It is night-time, 00:38 a.m., to be precise, and I am not long in. OH, YD and I decided to go down to the village pub earlier. Something we had been promising ourselves for quite some time. We usually drop down to the next village, OH and I, catch up with all our friends [well, mostly mine, I grew up here] and last night, after Downton Abbey we decided to call into the local.
Pubs in Ireland have taken a hammering with all the pc rules that came on board in the past decade or so. No smoking; so now everybody sits out in the cold in winter in draughty shelters...well, where else are you going to have a bit of craic with your pals. In our village it's not an option, go out and be blown out of it with a howling gale...the village has become very healthy regarding smoking in the past twenty years.
It was lovely to meet up with the neighbours, catch up on whose who [my God, hasn't she aged...look in the mirror dear at yourself!] and could your one over there really be a grandmother? For heaven's sake she was three years behind me in school. How could she be a granny...and of course the questions flying back at us. YD got the usual inquisition "Have you a boyfriend love?!" or "if you're not dating pet, I have a lovely son, he's 36, on his second marriage and has 14 kids". Yes. Indeed.
As OH works anti social hours, most of the neighbours were amazed either with the fact that we were still together after 32 years, or that we still went out together, or that we actually have a mid-twenties daughter. He worked in the place 40 years ago and I was tickled pink when two of my former disco-dancing days pals informed me that he hadn't aged a bit since those days. One cast a cold eye over me and asked me had I heard of botox, the other patted my hand and said I was still quite presentable. Thanks Gals! You don't look a day over 80 either. [Loud giggle!].
As we staggered up the hill after mid-night, not inebriated but tilting head first into a howling gale force wind, a fox was sitting in the front garden having a staring competition with Mme Pounce. Pounce has not been feeling too well this week. More to do with convincing OH and YD that I have starved her and she has been indulging in extra packets of a well known cat food product - serve the hussy right for miaowing lies. My moneys with the fox. Anyhow, as soon as Mme Pounce saw us coming she hopped off the garden table and chased the poor, innocent, underfed, terrified little fox away. Am I biased? Yep, you got it. There were foxes in this garden before herself arrived.

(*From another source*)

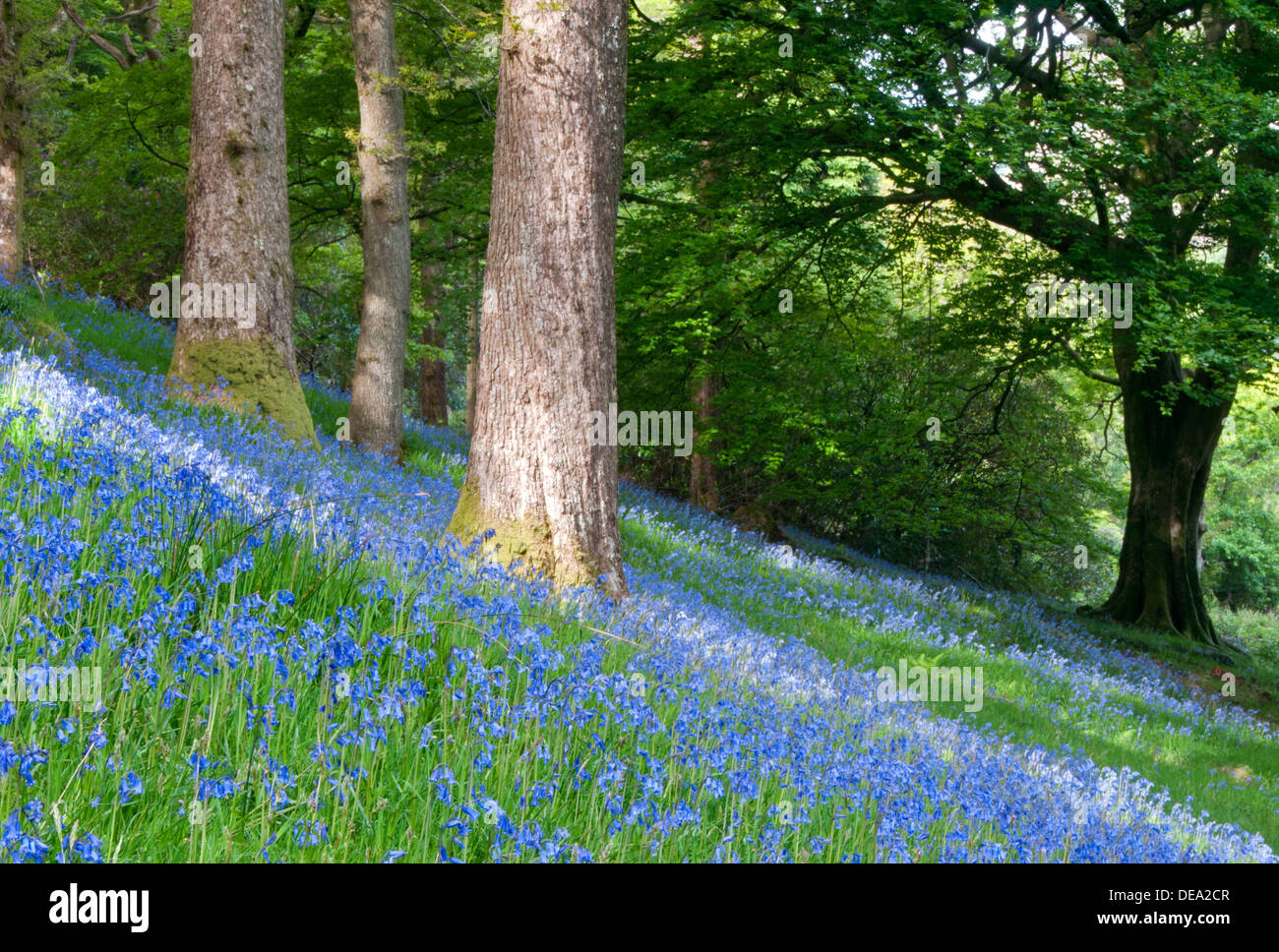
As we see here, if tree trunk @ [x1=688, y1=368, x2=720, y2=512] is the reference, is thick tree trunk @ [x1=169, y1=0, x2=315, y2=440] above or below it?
above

She has put up a ton of weight since moving here. Life suits her, no big black and white bullying tom from the old house around to chase her round the garden. She has discovered the cosiest of hidey holes to rest up in during the day and with her cheating eating is as fat as a frump.

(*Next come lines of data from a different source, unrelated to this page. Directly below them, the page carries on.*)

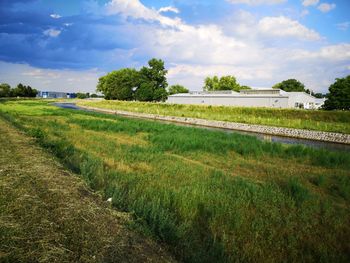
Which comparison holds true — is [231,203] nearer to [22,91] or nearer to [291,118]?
[291,118]

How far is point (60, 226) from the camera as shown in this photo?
165 inches

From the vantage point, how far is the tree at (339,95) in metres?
52.6

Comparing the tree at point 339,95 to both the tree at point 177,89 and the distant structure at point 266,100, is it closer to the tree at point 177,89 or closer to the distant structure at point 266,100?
the distant structure at point 266,100

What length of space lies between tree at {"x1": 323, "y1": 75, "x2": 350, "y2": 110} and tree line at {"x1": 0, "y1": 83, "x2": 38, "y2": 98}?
125m

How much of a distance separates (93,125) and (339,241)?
2299cm

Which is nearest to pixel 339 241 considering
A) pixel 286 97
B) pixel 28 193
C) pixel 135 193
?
pixel 135 193

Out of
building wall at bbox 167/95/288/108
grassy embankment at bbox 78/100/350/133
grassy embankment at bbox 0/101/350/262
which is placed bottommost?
grassy embankment at bbox 0/101/350/262

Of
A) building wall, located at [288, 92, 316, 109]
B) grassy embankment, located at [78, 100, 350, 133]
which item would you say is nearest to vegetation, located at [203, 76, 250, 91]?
building wall, located at [288, 92, 316, 109]

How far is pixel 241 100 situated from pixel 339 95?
20178 millimetres

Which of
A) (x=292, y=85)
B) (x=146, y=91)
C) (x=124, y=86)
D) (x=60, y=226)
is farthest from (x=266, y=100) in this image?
(x=60, y=226)

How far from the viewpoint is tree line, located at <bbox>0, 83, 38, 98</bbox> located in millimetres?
117369

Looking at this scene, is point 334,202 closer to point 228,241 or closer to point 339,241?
point 339,241

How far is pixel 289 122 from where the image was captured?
33.6 meters

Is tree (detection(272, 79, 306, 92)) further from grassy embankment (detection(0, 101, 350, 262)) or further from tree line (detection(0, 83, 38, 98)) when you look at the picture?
tree line (detection(0, 83, 38, 98))
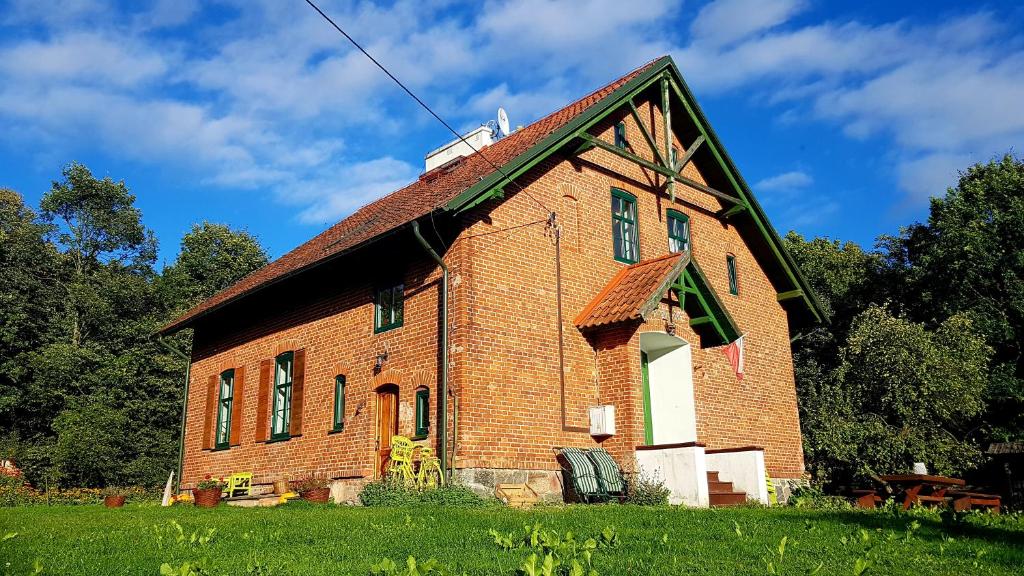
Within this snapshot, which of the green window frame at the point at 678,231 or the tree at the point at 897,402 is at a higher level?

Our owl has reappeared, he is to be seen these nights floating past the dining room window. He was missing for a while, but is now back with us. A barn owl, he sails on silent wings across the garden. In the daytime we are treated to the cackling of a Jay. In my childhood there were a lot of jays around but now after an absence of many years one has come back to us.
Away with me to my bed before I fall asleep. I shall resist the urge to watch another programme on our forthcoming presidential election. I am tired enough to sleep without its benefit.
As Dixon of Dock Green used to say "Good night folks!!!".